Bu noktada sanayi, üniversiteden ayrışır; kendisine bir fayda sağlamayacaksa o projeyi yapmaması gerekir. Rekabetin acımasız olduğu günümüz dünyasında AR-GE artık üretim, satış gibi organik bir fonksiyon üstlenmektedir. Elbette AR-GE desteğinin katkısı inkar edilemez ancak risk planlamalarını şu tarihte gelecek hibeye göre değil, B planlarına göre yapmalarını öneririz."





DESTEKLERDE ÖNE ÇIKAN 10 ALAN
1- Sanayide ihtiyaç olan yüksek alaşımlı, katma değeri yüksek alüminyum ürünlerin üretilebilmesine yönelik araştırma geliştirme çalışmaları desteklenecek.2- Yakın mesafe yolcu ve araç taşımacılığında kullanılan gemilerin tam elektrikliye dönüştürülmesine yönelik program başlatılacak.
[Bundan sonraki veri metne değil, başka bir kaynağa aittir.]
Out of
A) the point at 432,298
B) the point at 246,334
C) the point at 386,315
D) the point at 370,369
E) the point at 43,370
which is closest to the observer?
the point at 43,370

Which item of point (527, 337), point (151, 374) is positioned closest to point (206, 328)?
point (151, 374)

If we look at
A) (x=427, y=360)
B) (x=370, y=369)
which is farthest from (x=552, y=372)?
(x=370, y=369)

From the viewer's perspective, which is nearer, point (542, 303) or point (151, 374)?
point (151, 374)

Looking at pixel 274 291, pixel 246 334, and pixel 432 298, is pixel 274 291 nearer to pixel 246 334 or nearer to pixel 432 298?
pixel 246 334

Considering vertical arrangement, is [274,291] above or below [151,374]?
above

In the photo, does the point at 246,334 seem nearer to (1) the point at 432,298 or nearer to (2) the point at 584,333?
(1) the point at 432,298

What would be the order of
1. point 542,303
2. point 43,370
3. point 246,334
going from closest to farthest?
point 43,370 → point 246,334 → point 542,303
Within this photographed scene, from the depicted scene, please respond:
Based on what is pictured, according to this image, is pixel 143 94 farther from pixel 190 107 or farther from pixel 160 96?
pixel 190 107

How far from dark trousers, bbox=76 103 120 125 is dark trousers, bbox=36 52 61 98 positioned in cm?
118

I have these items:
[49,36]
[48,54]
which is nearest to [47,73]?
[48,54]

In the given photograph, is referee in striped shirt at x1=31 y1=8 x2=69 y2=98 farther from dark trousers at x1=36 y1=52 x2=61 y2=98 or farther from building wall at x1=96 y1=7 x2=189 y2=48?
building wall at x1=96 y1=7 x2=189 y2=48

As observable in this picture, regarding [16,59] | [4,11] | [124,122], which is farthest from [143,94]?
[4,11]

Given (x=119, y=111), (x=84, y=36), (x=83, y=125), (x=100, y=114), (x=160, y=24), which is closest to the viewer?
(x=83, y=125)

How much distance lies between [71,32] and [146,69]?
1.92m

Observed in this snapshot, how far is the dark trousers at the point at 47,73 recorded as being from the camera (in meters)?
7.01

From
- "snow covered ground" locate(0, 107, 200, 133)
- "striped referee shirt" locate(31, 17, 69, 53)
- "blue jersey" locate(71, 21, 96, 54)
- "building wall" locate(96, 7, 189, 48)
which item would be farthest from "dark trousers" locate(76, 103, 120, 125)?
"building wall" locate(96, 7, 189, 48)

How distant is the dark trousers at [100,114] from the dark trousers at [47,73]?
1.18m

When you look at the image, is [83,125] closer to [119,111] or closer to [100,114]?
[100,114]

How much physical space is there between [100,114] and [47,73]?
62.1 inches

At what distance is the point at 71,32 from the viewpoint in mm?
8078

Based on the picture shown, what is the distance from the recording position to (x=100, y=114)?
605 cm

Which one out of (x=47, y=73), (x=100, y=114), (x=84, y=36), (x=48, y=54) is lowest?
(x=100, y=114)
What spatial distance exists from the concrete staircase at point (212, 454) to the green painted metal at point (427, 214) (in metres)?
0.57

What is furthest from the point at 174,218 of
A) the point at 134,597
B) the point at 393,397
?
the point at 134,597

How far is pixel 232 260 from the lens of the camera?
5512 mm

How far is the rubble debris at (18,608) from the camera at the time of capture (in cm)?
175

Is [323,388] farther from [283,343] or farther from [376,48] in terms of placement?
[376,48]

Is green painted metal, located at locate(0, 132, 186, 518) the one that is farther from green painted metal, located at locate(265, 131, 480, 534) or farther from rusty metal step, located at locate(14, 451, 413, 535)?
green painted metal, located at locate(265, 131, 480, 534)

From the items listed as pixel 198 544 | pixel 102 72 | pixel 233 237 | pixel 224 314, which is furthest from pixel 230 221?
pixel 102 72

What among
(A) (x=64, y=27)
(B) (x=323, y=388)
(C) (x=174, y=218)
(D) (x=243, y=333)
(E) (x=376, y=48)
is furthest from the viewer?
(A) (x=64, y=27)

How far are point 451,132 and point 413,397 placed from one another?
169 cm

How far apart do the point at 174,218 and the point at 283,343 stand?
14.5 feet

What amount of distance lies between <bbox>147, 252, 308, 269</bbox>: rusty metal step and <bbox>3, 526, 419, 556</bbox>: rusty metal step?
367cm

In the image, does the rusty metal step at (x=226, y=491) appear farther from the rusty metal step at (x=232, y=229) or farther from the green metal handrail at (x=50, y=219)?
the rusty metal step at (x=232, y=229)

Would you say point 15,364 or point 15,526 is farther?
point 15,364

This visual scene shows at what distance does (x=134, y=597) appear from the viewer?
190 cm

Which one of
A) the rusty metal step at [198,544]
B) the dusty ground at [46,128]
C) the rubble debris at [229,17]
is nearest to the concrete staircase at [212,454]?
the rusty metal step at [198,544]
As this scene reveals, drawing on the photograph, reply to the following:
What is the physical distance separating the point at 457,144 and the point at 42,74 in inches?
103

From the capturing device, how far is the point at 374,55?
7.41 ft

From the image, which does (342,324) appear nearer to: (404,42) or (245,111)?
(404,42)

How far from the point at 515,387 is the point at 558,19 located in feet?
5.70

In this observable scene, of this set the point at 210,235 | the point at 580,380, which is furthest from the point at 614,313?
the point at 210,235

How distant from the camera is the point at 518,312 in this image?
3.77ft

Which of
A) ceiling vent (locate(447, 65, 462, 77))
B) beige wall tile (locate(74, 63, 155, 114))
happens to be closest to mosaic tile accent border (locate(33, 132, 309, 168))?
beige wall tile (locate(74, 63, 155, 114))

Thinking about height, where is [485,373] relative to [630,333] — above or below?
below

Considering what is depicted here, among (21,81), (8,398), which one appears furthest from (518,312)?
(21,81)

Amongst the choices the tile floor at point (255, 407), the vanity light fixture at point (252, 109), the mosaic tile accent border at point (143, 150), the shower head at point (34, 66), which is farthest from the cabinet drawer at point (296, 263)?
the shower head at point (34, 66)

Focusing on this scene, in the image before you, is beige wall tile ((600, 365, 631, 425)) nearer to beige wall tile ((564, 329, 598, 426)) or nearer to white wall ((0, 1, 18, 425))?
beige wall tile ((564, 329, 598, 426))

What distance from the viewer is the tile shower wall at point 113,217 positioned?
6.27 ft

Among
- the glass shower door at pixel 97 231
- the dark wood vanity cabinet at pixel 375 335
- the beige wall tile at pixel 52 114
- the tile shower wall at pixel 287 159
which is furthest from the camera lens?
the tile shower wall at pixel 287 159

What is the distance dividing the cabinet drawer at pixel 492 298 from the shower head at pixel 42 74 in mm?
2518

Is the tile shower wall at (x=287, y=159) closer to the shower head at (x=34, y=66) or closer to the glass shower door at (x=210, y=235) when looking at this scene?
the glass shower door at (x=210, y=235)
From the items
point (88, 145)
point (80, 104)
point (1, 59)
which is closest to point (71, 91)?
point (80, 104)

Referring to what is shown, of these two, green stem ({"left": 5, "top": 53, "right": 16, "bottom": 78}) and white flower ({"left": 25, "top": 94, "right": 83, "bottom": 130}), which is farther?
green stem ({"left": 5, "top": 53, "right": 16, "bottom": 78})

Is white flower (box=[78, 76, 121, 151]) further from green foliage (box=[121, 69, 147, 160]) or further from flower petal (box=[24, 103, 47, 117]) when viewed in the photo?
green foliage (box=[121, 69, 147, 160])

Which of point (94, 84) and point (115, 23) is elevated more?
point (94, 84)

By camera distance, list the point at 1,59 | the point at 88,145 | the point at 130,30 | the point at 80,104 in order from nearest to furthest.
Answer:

3- Temiz kömür teknolojilerine ilişkin AR-GE projeleri desteklenecek.
4- Elektronik yayınlar da dâhil olmak üzere yayıncılık faaliyetlerinin geliştirilmesine yönelik çalışmalar desteklenecek.
5- Yazılım alanındaki teşvikler AR-GE, ÜR-GE ve pazarlama süreçlerini bütüncül olarak kapsayacak şekilde yapılandırılacak.
6- Biyoteknolojik ilaçlar gibi yüksek teknoloji gerektiren alanlarda ekosistem oluşturulacak.
7- Elektronik sektöründe AR-GE'ye dayalı rekabetçi üretim ve ihracatın artırılması temel amacıyla çalışılacak.
8- Yerli marka otomobil projesine yönelik teşvik mekanizması geliştirilerek proje tamamlanacak ve elektrikli otomotiv üretimine yönelik batarya yatırımı yapılacak.
9- Yerli elektronik haberleşme şebeke ve altyapı şirketleri teşvik edilecek.
10- Çukurova bölgesinde büyük ölçekli petrokimya tesisi kurulacak. Nükleer santrallerin kurulumunda ihtiyaç duyulacak çok yüksek ısıya dayanıklı kompozit malzemeleri yerli üretimden tedarik edebilen firmalar desteklenecek.